I WAS back in the UK last month for the British Grand Prix.
Regular readers of my witterings will know that one of the great jokes of the universe is my somewhat disastrous relationship with cars – I’ve been through four in less than three years, and car number five, the inappropriately-named Felicia, is making terminal-sounding noises as the ITV approaches, while The Tank is now only used to tackle the track to get to the Casita.
This is especially ironic as, back in the 60s and 70s my father was an international racing and rally driver of some repute, competing in a variety of exotic cars in classic events such as Le Mans 24 hours, the Targa Florio and even the World Cup Rally in 1970, racing pretty much non stop from London to Mexico. (They were 13th when they hit a huge rock 13,000 feet up in the Andes and that was game over).

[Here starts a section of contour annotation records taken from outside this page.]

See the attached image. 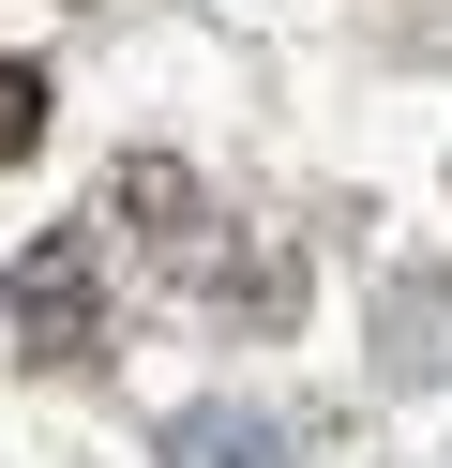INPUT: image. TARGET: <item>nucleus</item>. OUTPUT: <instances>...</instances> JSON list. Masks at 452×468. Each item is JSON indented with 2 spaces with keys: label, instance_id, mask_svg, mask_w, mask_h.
Here are the masks:
<instances>
[{
  "label": "nucleus",
  "instance_id": "f257e3e1",
  "mask_svg": "<svg viewBox=\"0 0 452 468\" xmlns=\"http://www.w3.org/2000/svg\"><path fill=\"white\" fill-rule=\"evenodd\" d=\"M166 468H287V453H271V423L211 408V423H181V438H166Z\"/></svg>",
  "mask_w": 452,
  "mask_h": 468
}]
</instances>
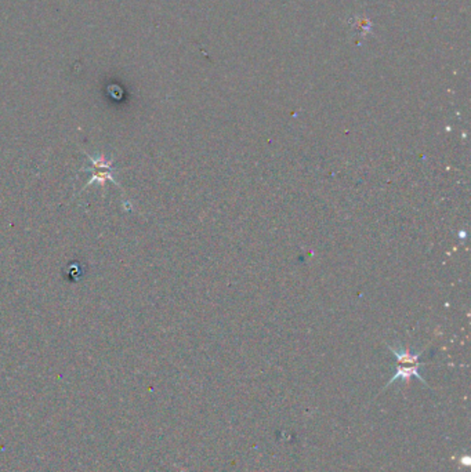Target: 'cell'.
<instances>
[{"mask_svg": "<svg viewBox=\"0 0 471 472\" xmlns=\"http://www.w3.org/2000/svg\"><path fill=\"white\" fill-rule=\"evenodd\" d=\"M389 350L393 353V355L396 356L397 362H398V367H397V373L391 377V380L387 383L386 387L391 385L394 381L397 380H403V381H407L410 383V380L412 377H416L417 380H420L423 384H427L423 377L420 376L419 373V367H420V362H419V357L421 353H417V354H411L408 350H404V348H400V350H396L393 347L389 346Z\"/></svg>", "mask_w": 471, "mask_h": 472, "instance_id": "1", "label": "cell"}]
</instances>
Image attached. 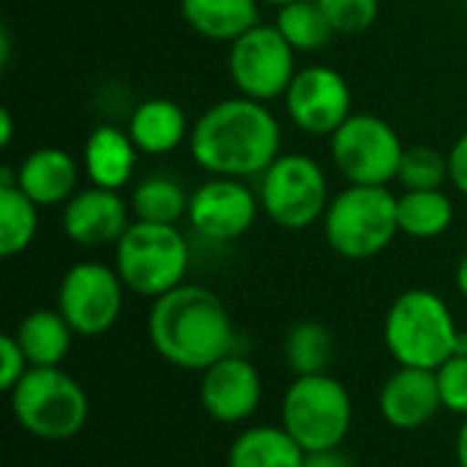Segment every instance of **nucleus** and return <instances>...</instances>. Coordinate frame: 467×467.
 <instances>
[{
    "label": "nucleus",
    "mask_w": 467,
    "mask_h": 467,
    "mask_svg": "<svg viewBox=\"0 0 467 467\" xmlns=\"http://www.w3.org/2000/svg\"><path fill=\"white\" fill-rule=\"evenodd\" d=\"M192 161L219 178H260L282 153V123L268 104L230 96L200 112L189 134Z\"/></svg>",
    "instance_id": "1"
},
{
    "label": "nucleus",
    "mask_w": 467,
    "mask_h": 467,
    "mask_svg": "<svg viewBox=\"0 0 467 467\" xmlns=\"http://www.w3.org/2000/svg\"><path fill=\"white\" fill-rule=\"evenodd\" d=\"M148 339L159 358L183 372H205L235 353V328L224 301L213 290L186 282L153 301Z\"/></svg>",
    "instance_id": "2"
},
{
    "label": "nucleus",
    "mask_w": 467,
    "mask_h": 467,
    "mask_svg": "<svg viewBox=\"0 0 467 467\" xmlns=\"http://www.w3.org/2000/svg\"><path fill=\"white\" fill-rule=\"evenodd\" d=\"M460 334L449 304L427 287L397 296L383 320L386 350L400 367L435 372L457 353Z\"/></svg>",
    "instance_id": "3"
},
{
    "label": "nucleus",
    "mask_w": 467,
    "mask_h": 467,
    "mask_svg": "<svg viewBox=\"0 0 467 467\" xmlns=\"http://www.w3.org/2000/svg\"><path fill=\"white\" fill-rule=\"evenodd\" d=\"M8 405L14 421L47 443L77 438L90 419L88 391L60 367H30L8 391Z\"/></svg>",
    "instance_id": "4"
},
{
    "label": "nucleus",
    "mask_w": 467,
    "mask_h": 467,
    "mask_svg": "<svg viewBox=\"0 0 467 467\" xmlns=\"http://www.w3.org/2000/svg\"><path fill=\"white\" fill-rule=\"evenodd\" d=\"M328 246L353 263L383 254L400 235L397 194L389 186H353L337 192L323 216Z\"/></svg>",
    "instance_id": "5"
},
{
    "label": "nucleus",
    "mask_w": 467,
    "mask_h": 467,
    "mask_svg": "<svg viewBox=\"0 0 467 467\" xmlns=\"http://www.w3.org/2000/svg\"><path fill=\"white\" fill-rule=\"evenodd\" d=\"M192 246L178 224L131 222L115 244V271L140 298H161L186 282Z\"/></svg>",
    "instance_id": "6"
},
{
    "label": "nucleus",
    "mask_w": 467,
    "mask_h": 467,
    "mask_svg": "<svg viewBox=\"0 0 467 467\" xmlns=\"http://www.w3.org/2000/svg\"><path fill=\"white\" fill-rule=\"evenodd\" d=\"M282 427L304 451L339 449L353 430L350 391L328 372L293 378L282 397Z\"/></svg>",
    "instance_id": "7"
},
{
    "label": "nucleus",
    "mask_w": 467,
    "mask_h": 467,
    "mask_svg": "<svg viewBox=\"0 0 467 467\" xmlns=\"http://www.w3.org/2000/svg\"><path fill=\"white\" fill-rule=\"evenodd\" d=\"M263 213L282 230H306L323 222L331 202L328 175L306 153H279L260 175L257 186Z\"/></svg>",
    "instance_id": "8"
},
{
    "label": "nucleus",
    "mask_w": 467,
    "mask_h": 467,
    "mask_svg": "<svg viewBox=\"0 0 467 467\" xmlns=\"http://www.w3.org/2000/svg\"><path fill=\"white\" fill-rule=\"evenodd\" d=\"M328 148L334 170L353 186H389L405 153L397 129L369 112H353L328 137Z\"/></svg>",
    "instance_id": "9"
},
{
    "label": "nucleus",
    "mask_w": 467,
    "mask_h": 467,
    "mask_svg": "<svg viewBox=\"0 0 467 467\" xmlns=\"http://www.w3.org/2000/svg\"><path fill=\"white\" fill-rule=\"evenodd\" d=\"M296 49L271 22H260L238 36L227 49V74L238 96L254 101L285 99L293 77L298 74Z\"/></svg>",
    "instance_id": "10"
},
{
    "label": "nucleus",
    "mask_w": 467,
    "mask_h": 467,
    "mask_svg": "<svg viewBox=\"0 0 467 467\" xmlns=\"http://www.w3.org/2000/svg\"><path fill=\"white\" fill-rule=\"evenodd\" d=\"M123 296L126 285L118 276L115 265L82 260L63 274L55 309L66 317L77 337L93 339L115 328L123 312Z\"/></svg>",
    "instance_id": "11"
},
{
    "label": "nucleus",
    "mask_w": 467,
    "mask_h": 467,
    "mask_svg": "<svg viewBox=\"0 0 467 467\" xmlns=\"http://www.w3.org/2000/svg\"><path fill=\"white\" fill-rule=\"evenodd\" d=\"M260 211V197L246 181L211 175L189 194L186 222L202 241L233 244L254 227Z\"/></svg>",
    "instance_id": "12"
},
{
    "label": "nucleus",
    "mask_w": 467,
    "mask_h": 467,
    "mask_svg": "<svg viewBox=\"0 0 467 467\" xmlns=\"http://www.w3.org/2000/svg\"><path fill=\"white\" fill-rule=\"evenodd\" d=\"M285 112L290 123L309 137H331L353 115V90L342 71L331 66L298 68L287 93Z\"/></svg>",
    "instance_id": "13"
},
{
    "label": "nucleus",
    "mask_w": 467,
    "mask_h": 467,
    "mask_svg": "<svg viewBox=\"0 0 467 467\" xmlns=\"http://www.w3.org/2000/svg\"><path fill=\"white\" fill-rule=\"evenodd\" d=\"M260 402L263 378L246 356L230 353L200 372V405L219 424L249 421Z\"/></svg>",
    "instance_id": "14"
},
{
    "label": "nucleus",
    "mask_w": 467,
    "mask_h": 467,
    "mask_svg": "<svg viewBox=\"0 0 467 467\" xmlns=\"http://www.w3.org/2000/svg\"><path fill=\"white\" fill-rule=\"evenodd\" d=\"M131 205L120 192L88 186L63 205L60 227L66 238L82 249L115 246L131 227Z\"/></svg>",
    "instance_id": "15"
},
{
    "label": "nucleus",
    "mask_w": 467,
    "mask_h": 467,
    "mask_svg": "<svg viewBox=\"0 0 467 467\" xmlns=\"http://www.w3.org/2000/svg\"><path fill=\"white\" fill-rule=\"evenodd\" d=\"M378 408L383 421L400 432L427 427L443 410L438 375L432 369L397 367L380 386Z\"/></svg>",
    "instance_id": "16"
},
{
    "label": "nucleus",
    "mask_w": 467,
    "mask_h": 467,
    "mask_svg": "<svg viewBox=\"0 0 467 467\" xmlns=\"http://www.w3.org/2000/svg\"><path fill=\"white\" fill-rule=\"evenodd\" d=\"M77 183H79V164L68 150L57 145H44L30 150L16 167V186L38 208L66 205L77 194Z\"/></svg>",
    "instance_id": "17"
},
{
    "label": "nucleus",
    "mask_w": 467,
    "mask_h": 467,
    "mask_svg": "<svg viewBox=\"0 0 467 467\" xmlns=\"http://www.w3.org/2000/svg\"><path fill=\"white\" fill-rule=\"evenodd\" d=\"M140 150L131 142L126 129L118 126H96L82 145V170L90 186L123 192L137 170Z\"/></svg>",
    "instance_id": "18"
},
{
    "label": "nucleus",
    "mask_w": 467,
    "mask_h": 467,
    "mask_svg": "<svg viewBox=\"0 0 467 467\" xmlns=\"http://www.w3.org/2000/svg\"><path fill=\"white\" fill-rule=\"evenodd\" d=\"M126 131L142 156H167L189 142L192 123L178 101L156 96L131 109Z\"/></svg>",
    "instance_id": "19"
},
{
    "label": "nucleus",
    "mask_w": 467,
    "mask_h": 467,
    "mask_svg": "<svg viewBox=\"0 0 467 467\" xmlns=\"http://www.w3.org/2000/svg\"><path fill=\"white\" fill-rule=\"evenodd\" d=\"M181 16L200 38L233 44L260 25V0H181Z\"/></svg>",
    "instance_id": "20"
},
{
    "label": "nucleus",
    "mask_w": 467,
    "mask_h": 467,
    "mask_svg": "<svg viewBox=\"0 0 467 467\" xmlns=\"http://www.w3.org/2000/svg\"><path fill=\"white\" fill-rule=\"evenodd\" d=\"M304 449L282 424H260L235 435L227 467H301Z\"/></svg>",
    "instance_id": "21"
},
{
    "label": "nucleus",
    "mask_w": 467,
    "mask_h": 467,
    "mask_svg": "<svg viewBox=\"0 0 467 467\" xmlns=\"http://www.w3.org/2000/svg\"><path fill=\"white\" fill-rule=\"evenodd\" d=\"M14 337L30 367H60L77 334L57 309H33L19 320Z\"/></svg>",
    "instance_id": "22"
},
{
    "label": "nucleus",
    "mask_w": 467,
    "mask_h": 467,
    "mask_svg": "<svg viewBox=\"0 0 467 467\" xmlns=\"http://www.w3.org/2000/svg\"><path fill=\"white\" fill-rule=\"evenodd\" d=\"M400 235L430 241L454 224V200L443 189H419L397 194Z\"/></svg>",
    "instance_id": "23"
},
{
    "label": "nucleus",
    "mask_w": 467,
    "mask_h": 467,
    "mask_svg": "<svg viewBox=\"0 0 467 467\" xmlns=\"http://www.w3.org/2000/svg\"><path fill=\"white\" fill-rule=\"evenodd\" d=\"M189 194L175 178L167 175H150L142 178L129 197L134 222H150V224H178L189 213Z\"/></svg>",
    "instance_id": "24"
},
{
    "label": "nucleus",
    "mask_w": 467,
    "mask_h": 467,
    "mask_svg": "<svg viewBox=\"0 0 467 467\" xmlns=\"http://www.w3.org/2000/svg\"><path fill=\"white\" fill-rule=\"evenodd\" d=\"M274 25L279 27V33L287 38V44L298 55L320 52L337 36L317 0H296V3H287L282 8H276Z\"/></svg>",
    "instance_id": "25"
},
{
    "label": "nucleus",
    "mask_w": 467,
    "mask_h": 467,
    "mask_svg": "<svg viewBox=\"0 0 467 467\" xmlns=\"http://www.w3.org/2000/svg\"><path fill=\"white\" fill-rule=\"evenodd\" d=\"M36 235L38 205L16 183H0V254L11 260L27 252Z\"/></svg>",
    "instance_id": "26"
},
{
    "label": "nucleus",
    "mask_w": 467,
    "mask_h": 467,
    "mask_svg": "<svg viewBox=\"0 0 467 467\" xmlns=\"http://www.w3.org/2000/svg\"><path fill=\"white\" fill-rule=\"evenodd\" d=\"M334 358V337L317 320L296 323L285 337V361L296 378L326 375Z\"/></svg>",
    "instance_id": "27"
},
{
    "label": "nucleus",
    "mask_w": 467,
    "mask_h": 467,
    "mask_svg": "<svg viewBox=\"0 0 467 467\" xmlns=\"http://www.w3.org/2000/svg\"><path fill=\"white\" fill-rule=\"evenodd\" d=\"M397 183L405 192L419 189H443L449 183V153L432 148V145H410L402 153Z\"/></svg>",
    "instance_id": "28"
},
{
    "label": "nucleus",
    "mask_w": 467,
    "mask_h": 467,
    "mask_svg": "<svg viewBox=\"0 0 467 467\" xmlns=\"http://www.w3.org/2000/svg\"><path fill=\"white\" fill-rule=\"evenodd\" d=\"M337 36L369 30L380 16V0H317Z\"/></svg>",
    "instance_id": "29"
},
{
    "label": "nucleus",
    "mask_w": 467,
    "mask_h": 467,
    "mask_svg": "<svg viewBox=\"0 0 467 467\" xmlns=\"http://www.w3.org/2000/svg\"><path fill=\"white\" fill-rule=\"evenodd\" d=\"M443 410L467 419V356H451L435 369Z\"/></svg>",
    "instance_id": "30"
},
{
    "label": "nucleus",
    "mask_w": 467,
    "mask_h": 467,
    "mask_svg": "<svg viewBox=\"0 0 467 467\" xmlns=\"http://www.w3.org/2000/svg\"><path fill=\"white\" fill-rule=\"evenodd\" d=\"M30 372V361L25 358L14 334L0 337V389L8 394L25 375Z\"/></svg>",
    "instance_id": "31"
},
{
    "label": "nucleus",
    "mask_w": 467,
    "mask_h": 467,
    "mask_svg": "<svg viewBox=\"0 0 467 467\" xmlns=\"http://www.w3.org/2000/svg\"><path fill=\"white\" fill-rule=\"evenodd\" d=\"M446 153H449V183L462 197H467V131L457 137V142Z\"/></svg>",
    "instance_id": "32"
},
{
    "label": "nucleus",
    "mask_w": 467,
    "mask_h": 467,
    "mask_svg": "<svg viewBox=\"0 0 467 467\" xmlns=\"http://www.w3.org/2000/svg\"><path fill=\"white\" fill-rule=\"evenodd\" d=\"M301 467H353V462L339 449H328V451H306Z\"/></svg>",
    "instance_id": "33"
},
{
    "label": "nucleus",
    "mask_w": 467,
    "mask_h": 467,
    "mask_svg": "<svg viewBox=\"0 0 467 467\" xmlns=\"http://www.w3.org/2000/svg\"><path fill=\"white\" fill-rule=\"evenodd\" d=\"M14 137V118L8 107H0V148H8Z\"/></svg>",
    "instance_id": "34"
},
{
    "label": "nucleus",
    "mask_w": 467,
    "mask_h": 467,
    "mask_svg": "<svg viewBox=\"0 0 467 467\" xmlns=\"http://www.w3.org/2000/svg\"><path fill=\"white\" fill-rule=\"evenodd\" d=\"M457 465L467 467V419L457 432Z\"/></svg>",
    "instance_id": "35"
},
{
    "label": "nucleus",
    "mask_w": 467,
    "mask_h": 467,
    "mask_svg": "<svg viewBox=\"0 0 467 467\" xmlns=\"http://www.w3.org/2000/svg\"><path fill=\"white\" fill-rule=\"evenodd\" d=\"M454 282H457V290H460V293L467 298V254L460 260V265H457Z\"/></svg>",
    "instance_id": "36"
},
{
    "label": "nucleus",
    "mask_w": 467,
    "mask_h": 467,
    "mask_svg": "<svg viewBox=\"0 0 467 467\" xmlns=\"http://www.w3.org/2000/svg\"><path fill=\"white\" fill-rule=\"evenodd\" d=\"M260 3H265V5H274V8H282V5H287V3H296V0H260Z\"/></svg>",
    "instance_id": "37"
}]
</instances>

Dad was sponsored by JCB, which also lead to Lord Bamford becoming my Godfather (I haven’t received a birthday present from him since I was about 12, so I’m hoping he’ll make up soon with a really big one. A yacht would be nice.)
In recognition of his achievements, Dad was also invited to become a member of the British Racing Drivers’ Club (BRDC), which is basically a Who’s Who of British motorsport and includes Sir Stirling Moss, Jackie Stewart, Damon Hill and Lewis Hamilton as members.
The BRDC also own Silverstone Circuit and have two fantastic clubhouses there, complete with all the racing memorabilia a petrolhead like me could wish for, though the portrait of playboy world champion and sometime Marbella resident James Hunt beaming down on the stairs did raise a wry smile.
As a BRDC member and guest (me) we had passes to most areas during the weekend, even getting a pit walkabout on the Friday afternoon for a closer look. I grabbed a picture in front of Carlos Sainz’s car, though the drivers had retreated to the massive motorhomes in the paddock.
On the Saturday I brazened out a cold qualifying in the stands, enjoying the cheers when Fernando Alonso briefly topped the timesheets, and when Lewis took pole. Then it was back to the clubhouse for tea and overpriced catering (No change from ten pounds for a coffee and a Thai Style sandwich) and to watch Wimbledon on the big screen.
The Grand Prix itself was pretty much perfect, with Lewis speeding to victory from the start, and rival Vettel finishing down the order with a late puncture to huge cheers. Afterwards we had sandwiches on the lawn (brought in from Waitrose this time) and watched Federer effortlessly win an eighth title.
As I always do at races I became as excited as a four-year-old by the sights, sounds and sheer speed of the F1 cars and the only change I noticed was in the conversations of my Dad and his racing mates. When once they talked about bits dropping off their racing cars, now the talk was of bits dropping off them!!!